I Love My Students, But…
(A love letter to my students)
As a teacher, I am supposed to be passionate about my job. It is a “calling” they say. After the last few years of teaching during the pandemic, I’d say it is more of an exercise in resilience.
All that aside, I want to make it clear that the entire reason teachers do what we do remains, as it has since our student teaching days, is to help change lives-your life even. Maybe.
We design creative lessons and spend hours of time and research just to have you roll your eyes upon giving the introduction to what we thought to be a very engaging unit. Still, we persist. We watch as our carefully planned lessons go out the window when we are told last minute about a change in the schedule for the day. Watch us as we adapt! But something we have trouble with, quite honestly, is when students start to lose their passion. That is not something we were prepped for in our training or have the tools to fix. Teachers get a lot of their inspiration from watching students’ excitement to learn new things, concepts, and ideas. Most of all, we get energized by seeing those “aha moments” you have-the look in your eyes when you get excited about understanding. When that disappears, we have trouble conjuring our own excitement.
When you trash us on social media or in the halls, we hear it. But we can take it because we know what we do matters. Doesn’t it? I mean, you may not ever see a use for algebra, but problem solving is a useful like skill. It is my job to equip you with the technique and mindset to identify and solve problems as they pop up in your world. Not simply to get you to pass a test. The test is only part of it. You have to understand that. Maybe I have never told you that before. Maybe I have never communicated the “why” behind me asking, assigning, or testing. But I do have one. And you can ask me. (Politely and respectfully please.)

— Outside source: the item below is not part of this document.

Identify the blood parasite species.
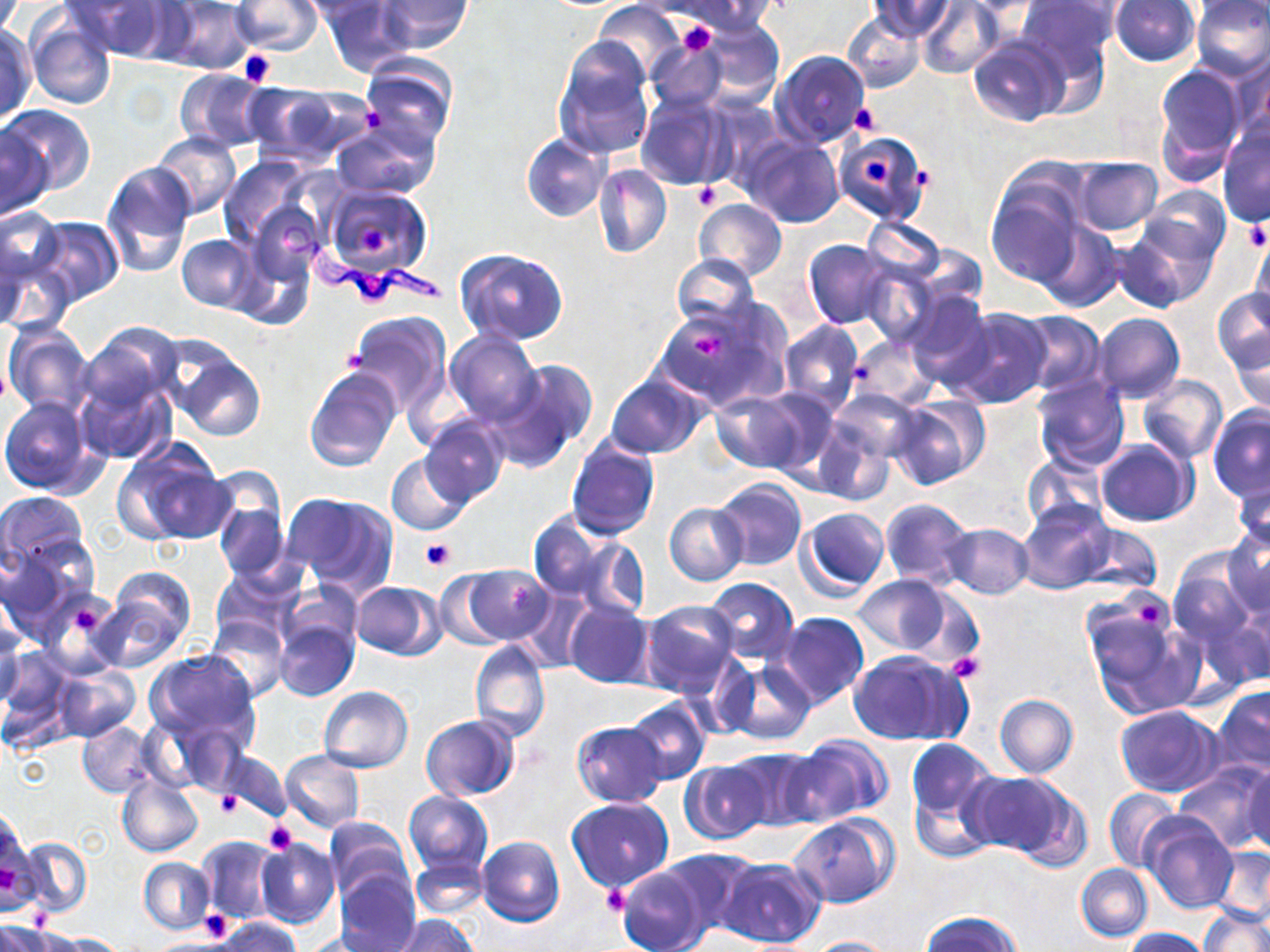
Trypanosoma brucei.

If I ask you to read something, even if I will not quiz you on it, I picked it because it contains useful information that will help you with the next steps. Trust that I have the long-run picture in my mind when I assign it. And know that I expect you to read the assignment. In college classes particularly, in the back of my mind I realize that many students are fresh out of high school mode. I respect that you are transitioning into adulthood. That being said, I expect that you begin to act like an adult, which means doing reading and tasks that are not for points, but rather, for your own growth. It means not resenting me for the task but appreciating the information because you understand/trust that it will benefit you not only in class, but also professionally and personally.
When I ask for class discussion and you look at your shoes or pretend to be interested in the poster on the wall, I get frustrated! I may have to call on you to get you to participate but I am not trying to single you out or put you on the spot. I am interested in your opinion, and I am gauging your understanding. I am hoping that you understand the benefit of learning not just from me, but from your peers. When we put our minds together, we can accomplish amazing things and not just benefit ourselves in class but even the world around us.

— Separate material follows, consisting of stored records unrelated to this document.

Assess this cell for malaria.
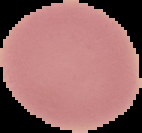

It is uninfected.

{
  "image_size": "142×133 pixels",
  "preparation": "thin blood film",
  "image_type": "cell region segmented out of the field of view; surrounding area masked to black"
}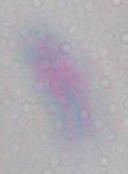 Captured at 1000x magnification. Micrograph. Toxoplasma gondii is seen.State the preparation type.
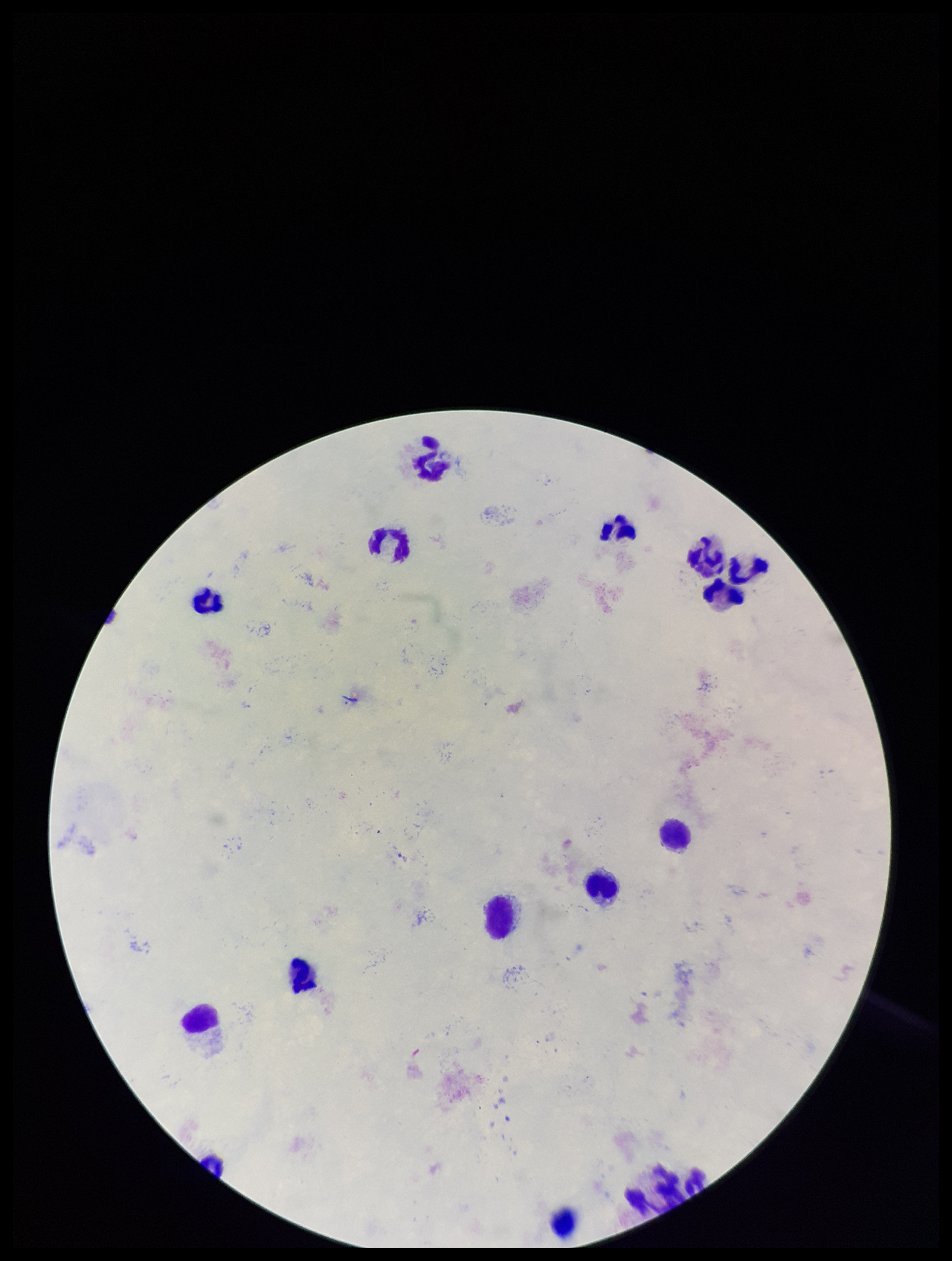

A thick smear.

Summary:
  - Plasmodium parasites: none seen
  - Patient malaria status: negative
  - Stain: Giemsa
  - Parasite count: 0
  - Field of view: one from this slide
  - Image size: 952×1261 pixels
  - Capture: smartphone photograph through the microscope eyepiece
  - Leukocyte count: 15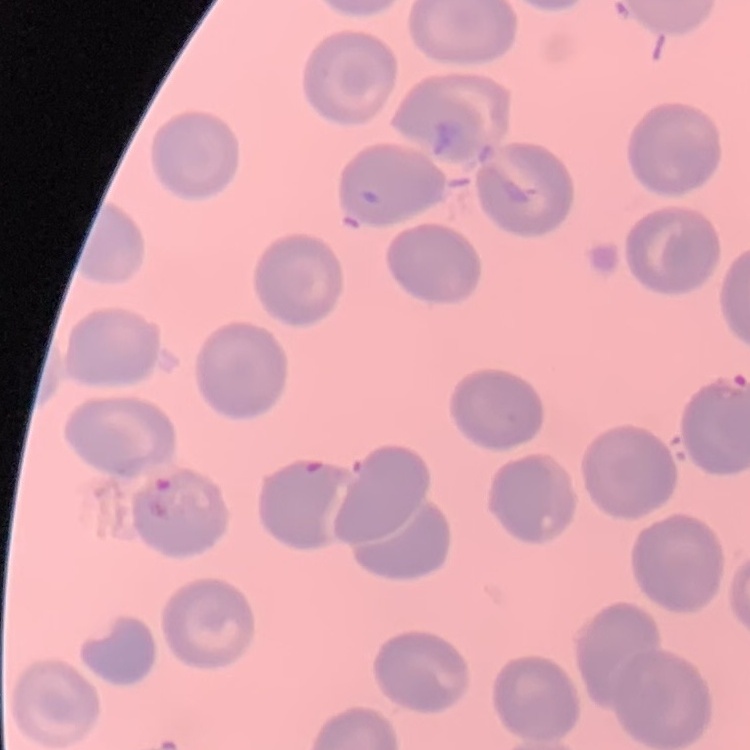

Summary:
  - Erythrocyte morphology: no rouleaux formation
  - Image type: square crop of a larger photomicrograph
  - Stain: Field's or Giemsa
  - Preparation: thin blood filmClassify this cell by malaria status.
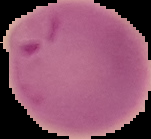

It is parasitized.

Image is 151×139 pixels. Segmented cell region on a black background. From a thin blood film.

If I ask if there are any questions and no one says anything, I am supposed assume you all understand. But I know that is not the case. You have questions-maybe many. But you are worried that if you ask, I will keep you longer, or that others might not appreciate your asking. Ask anyway-please! If you can help me pinpoint where I need to spend more time explaining it will benefit you and your entire class There is someone sitting in the class that needs the answer too but doesn’t have the courage to ask. Be their strength at that moment. I understand that is difficult to make yourself do, but please help me with this, it is important.
There are many other things I do that you don’t understand my “why”. You can ask me. But I also need you to trust me. That may be hard if you have had people in your life who have not always had your best interest at heart. But I promise you, I want nothing but the best for you each and every lesson I plan, test I hand out, or correction I give. I thrive on seeing you succeed!
So while thingsin the world may have gotten dark and dreary lately, please understand that you can help me just as much as I can help you. If we both try to understand each other a little more, appreciate all the work we put in, and ask each other about our “why”, we can both re-energize and get excited about school again. You may forget my words, theories or vocabulary in the years to come, but today I want to see your eyes sparkle.